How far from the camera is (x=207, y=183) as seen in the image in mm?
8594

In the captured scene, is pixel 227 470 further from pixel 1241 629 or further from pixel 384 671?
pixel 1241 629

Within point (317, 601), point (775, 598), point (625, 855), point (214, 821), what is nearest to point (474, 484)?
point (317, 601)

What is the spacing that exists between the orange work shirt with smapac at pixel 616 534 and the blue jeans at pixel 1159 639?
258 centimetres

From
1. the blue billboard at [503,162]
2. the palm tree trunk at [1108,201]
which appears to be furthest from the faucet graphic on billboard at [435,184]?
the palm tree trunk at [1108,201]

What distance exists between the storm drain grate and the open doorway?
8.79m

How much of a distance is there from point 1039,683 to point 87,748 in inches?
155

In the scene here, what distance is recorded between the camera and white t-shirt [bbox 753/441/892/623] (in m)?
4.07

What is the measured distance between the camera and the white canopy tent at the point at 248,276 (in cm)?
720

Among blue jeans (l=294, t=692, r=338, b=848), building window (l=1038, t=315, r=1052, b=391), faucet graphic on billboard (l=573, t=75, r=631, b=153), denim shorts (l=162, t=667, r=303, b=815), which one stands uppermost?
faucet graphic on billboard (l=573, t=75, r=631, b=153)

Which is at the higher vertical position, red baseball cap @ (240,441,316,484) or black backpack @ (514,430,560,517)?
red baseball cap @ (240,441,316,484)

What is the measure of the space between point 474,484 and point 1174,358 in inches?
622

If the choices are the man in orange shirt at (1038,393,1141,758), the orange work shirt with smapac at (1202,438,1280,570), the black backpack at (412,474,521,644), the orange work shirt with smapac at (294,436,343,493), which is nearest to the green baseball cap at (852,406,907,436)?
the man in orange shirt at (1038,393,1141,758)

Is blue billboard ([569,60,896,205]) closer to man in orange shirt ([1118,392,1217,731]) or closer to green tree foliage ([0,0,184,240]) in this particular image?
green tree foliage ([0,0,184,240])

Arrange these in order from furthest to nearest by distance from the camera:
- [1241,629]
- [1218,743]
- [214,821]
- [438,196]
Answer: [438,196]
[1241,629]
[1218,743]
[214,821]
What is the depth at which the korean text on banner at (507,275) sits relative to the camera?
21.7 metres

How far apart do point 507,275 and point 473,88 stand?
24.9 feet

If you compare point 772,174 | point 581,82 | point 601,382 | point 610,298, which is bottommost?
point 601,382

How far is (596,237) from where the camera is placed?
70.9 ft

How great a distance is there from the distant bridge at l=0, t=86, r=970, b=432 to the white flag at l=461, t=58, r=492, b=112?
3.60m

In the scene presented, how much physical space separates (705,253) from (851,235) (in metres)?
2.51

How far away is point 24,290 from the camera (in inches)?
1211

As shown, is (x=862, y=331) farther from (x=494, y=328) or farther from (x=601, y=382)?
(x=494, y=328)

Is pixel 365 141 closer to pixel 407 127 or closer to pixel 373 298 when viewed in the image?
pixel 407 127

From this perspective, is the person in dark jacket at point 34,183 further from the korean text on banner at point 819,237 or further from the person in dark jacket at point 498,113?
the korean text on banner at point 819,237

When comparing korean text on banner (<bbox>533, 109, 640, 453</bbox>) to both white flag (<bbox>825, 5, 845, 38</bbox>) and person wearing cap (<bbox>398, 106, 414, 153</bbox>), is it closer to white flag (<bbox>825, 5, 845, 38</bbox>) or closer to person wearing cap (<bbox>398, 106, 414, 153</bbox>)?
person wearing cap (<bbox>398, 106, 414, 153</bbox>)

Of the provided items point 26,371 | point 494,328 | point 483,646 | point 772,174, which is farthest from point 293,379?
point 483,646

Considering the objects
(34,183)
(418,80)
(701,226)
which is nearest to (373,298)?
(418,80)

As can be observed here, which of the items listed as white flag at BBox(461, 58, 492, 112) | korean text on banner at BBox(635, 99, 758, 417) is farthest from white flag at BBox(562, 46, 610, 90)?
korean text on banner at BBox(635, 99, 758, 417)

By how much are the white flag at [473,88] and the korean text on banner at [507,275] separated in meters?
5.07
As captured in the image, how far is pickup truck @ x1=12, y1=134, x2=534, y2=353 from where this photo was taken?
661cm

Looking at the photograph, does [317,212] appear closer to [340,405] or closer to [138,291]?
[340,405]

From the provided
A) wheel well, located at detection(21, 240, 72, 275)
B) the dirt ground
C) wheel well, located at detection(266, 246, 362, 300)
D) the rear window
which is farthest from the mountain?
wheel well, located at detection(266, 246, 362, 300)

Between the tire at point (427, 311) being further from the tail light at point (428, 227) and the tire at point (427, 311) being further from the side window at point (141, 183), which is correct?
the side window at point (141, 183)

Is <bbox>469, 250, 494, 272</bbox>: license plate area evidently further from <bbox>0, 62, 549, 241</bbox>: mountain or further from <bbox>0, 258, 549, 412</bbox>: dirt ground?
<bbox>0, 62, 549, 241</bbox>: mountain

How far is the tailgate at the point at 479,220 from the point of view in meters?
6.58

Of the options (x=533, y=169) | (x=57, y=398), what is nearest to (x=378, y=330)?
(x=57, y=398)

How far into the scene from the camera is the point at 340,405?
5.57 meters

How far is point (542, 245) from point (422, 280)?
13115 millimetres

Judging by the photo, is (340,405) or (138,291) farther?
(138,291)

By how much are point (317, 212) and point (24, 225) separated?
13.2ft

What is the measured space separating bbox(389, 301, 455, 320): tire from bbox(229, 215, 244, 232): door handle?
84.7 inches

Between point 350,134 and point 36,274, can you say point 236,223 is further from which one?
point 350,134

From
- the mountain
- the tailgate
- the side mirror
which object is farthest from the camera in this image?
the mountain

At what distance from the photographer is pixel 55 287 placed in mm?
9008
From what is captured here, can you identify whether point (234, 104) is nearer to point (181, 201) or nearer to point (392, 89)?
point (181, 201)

= = = = =

* What the exercise asks:
Output every line of all the entries above as a JSON list of strings, with one string per line and blank lines left out.

* Response:
[
  "How far from the camera is (x=207, y=183) as seen in the image in mm?",
  "8594",
  "In the captured scene, is pixel 227 470 further from pixel 1241 629 or further from pixel 384 671?",
  "pixel 1241 629",
  "Within point (317, 601), point (775, 598), point (625, 855), point (214, 821), what is nearest to point (474, 484)?",
  "point (317, 601)",
  "What is the spacing that exists between the orange work shirt with smapac at pixel 616 534 and the blue jeans at pixel 1159 639?",
  "258 centimetres",
  "From",
  "1. the blue billboard at [503,162]",
  "2. the palm tree trunk at [1108,201]",
  "which appears to be furthest from the faucet graphic on billboard at [435,184]?",
  "the palm tree trunk at [1108,201]",
  "What distance exists between the storm drain grate and the open doorway?",
  "8.79m",
  "How much of a distance is there from point 1039,683 to point 87,748 in inches?",
  "155",
  "In the scene here, what distance is recorded between the camera and white t-shirt [bbox 753/441/892/623] (in m)?",
  "4.07",
  "What is the measured distance between the camera and the white canopy tent at the point at 248,276 (in cm)?",
  "720",
  "Among blue jeans (l=294, t=692, r=338, b=848), building window (l=1038, t=315, r=1052, b=391), faucet graphic on billboard (l=573, t=75, r=631, b=153), denim shorts (l=162, t=667, r=303, b=815), which one stands uppermost?",
  "faucet graphic on billboard (l=573, t=75, r=631, b=153)",
  "Which is at the higher vertical position, red baseball cap @ (240,441,316,484) or black backpack @ (514,430,560,517)?",
  "red baseball cap @ (240,441,316,484)",
  "What is the measure of the space between point 474,484 and point 1174,358 in inches?",
  "622",
  "If the choices are the man in orange shirt at (1038,393,1141,758), the orange work shirt with smapac at (1202,438,1280,570), the black backpack at (412,474,521,644), the orange work shirt with smapac at (294,436,343,493), which is nearest to the green baseball cap at (852,406,907,436)?",
  "the man in orange shirt at (1038,393,1141,758)",
  "Is blue billboard ([569,60,896,205]) closer to man in orange shirt ([1118,392,1217,731]) or closer to green tree foliage ([0,0,184,240]) in this particular image?",
  "green tree foliage ([0,0,184,240])",
  "Arrange these in order from furthest to nearest by distance from the camera:",
  "- [1241,629]",
  "- [1218,743]",
  "- [214,821]",
  "- [438,196]",
  "Answer: [438,196]",
  "[1241,629]",
  "[1218,743]",
  "[214,821]",
  "What is the depth at which the korean text on banner at (507,275) sits relative to the camera?",
  "21.7 metres",
  "How far apart do point 507,275 and point 473,88 stand?",
  "24.9 feet",
  "If you compare point 772,174 | point 581,82 | point 601,382 | point 610,298, which is bottommost?",
  "point 601,382",
  "How far is (596,237) from where the camera is placed?",
  "70.9 ft",
  "How great a distance is there from the distant bridge at l=0, t=86, r=970, b=432 to the white flag at l=461, t=58, r=492, b=112?",
  "3.60m",
  "In the scene presented, how much physical space separates (705,253) from (851,235) (in metres)?",
  "2.51",
  "How far away is point 24,290 from the camera (in inches)?",
  "1211",
  "As shown, is (x=862, y=331) farther from (x=494, y=328) or farther from (x=601, y=382)?",
  "(x=494, y=328)",
  "Is pixel 365 141 closer to pixel 407 127 or closer to pixel 373 298 when viewed in the image?",
  "pixel 407 127",
  "From this perspective, is the person in dark jacket at point 34,183 further from the korean text on banner at point 819,237 or further from the person in dark jacket at point 498,113?",
  "the korean text on banner at point 819,237",
  "When comparing korean text on banner (<bbox>533, 109, 640, 453</bbox>) to both white flag (<bbox>825, 5, 845, 38</bbox>) and person wearing cap (<bbox>398, 106, 414, 153</bbox>), is it closer to white flag (<bbox>825, 5, 845, 38</bbox>) or closer to person wearing cap (<bbox>398, 106, 414, 153</bbox>)?",
  "person wearing cap (<bbox>398, 106, 414, 153</bbox>)",
  "Of the provided items point 26,371 | point 494,328 | point 483,646 | point 772,174, which is farthest from point 293,379?",
  "point 483,646",
  "Considering the objects",
  "(34,183)",
  "(418,80)",
  "(701,226)",
  "which is nearest to (373,298)?",
  "(418,80)",
  "As can be observed here, which of the items listed as white flag at BBox(461, 58, 492, 112) | korean text on banner at BBox(635, 99, 758, 417) is farthest from white flag at BBox(562, 46, 610, 90)?",
  "korean text on banner at BBox(635, 99, 758, 417)",
  "By how much are the white flag at [473,88] and the korean text on banner at [507,275] separated in meters?",
  "5.07",
  "As captured in the image, how far is pickup truck @ x1=12, y1=134, x2=534, y2=353 from where this photo was taken?",
  "661cm",
  "Looking at the photograph, does [317,212] appear closer to [340,405] or closer to [138,291]?",
  "[340,405]",
  "From the provided",
  "A) wheel well, located at detection(21, 240, 72, 275)",
  "B) the dirt ground",
  "C) wheel well, located at detection(266, 246, 362, 300)",
  "D) the rear window",
  "which is farthest from the mountain?",
  "wheel well, located at detection(266, 246, 362, 300)",
  "Between the tire at point (427, 311) being further from the tail light at point (428, 227) and the tire at point (427, 311) being further from the side window at point (141, 183), which is correct?",
  "the side window at point (141, 183)",
  "Is <bbox>469, 250, 494, 272</bbox>: license plate area evidently further from <bbox>0, 62, 549, 241</bbox>: mountain or further from <bbox>0, 258, 549, 412</bbox>: dirt ground?",
  "<bbox>0, 62, 549, 241</bbox>: mountain",
  "How far is the tailgate at the point at 479,220 from the point of view in meters?",
  "6.58",
  "Of the options (x=533, y=169) | (x=57, y=398), what is nearest to (x=378, y=330)?",
  "(x=57, y=398)",
  "How far into the scene from the camera is the point at 340,405?",
  "5.57 meters",
  "How far is point (542, 245) from point (422, 280)?",
  "13115 millimetres",
  "Judging by the photo, is (340,405) or (138,291) farther?",
  "(138,291)",
  "By how much are point (317, 212) and point (24, 225) separated?",
  "13.2ft",
  "What is the measured space separating bbox(389, 301, 455, 320): tire from bbox(229, 215, 244, 232): door handle?",
  "84.7 inches",
  "Between point 350,134 and point 36,274, can you say point 236,223 is further from which one?",
  "point 350,134",
  "From",
  "- the mountain",
  "- the tailgate",
  "- the side mirror",
  "which object is farthest from the camera in this image?",
  "the mountain",
  "At what distance from the photographer is pixel 55 287 placed in mm?",
  "9008",
  "From what is captured here, can you identify whether point (234, 104) is nearer to point (181, 201) or nearer to point (392, 89)?",
  "point (181, 201)"
]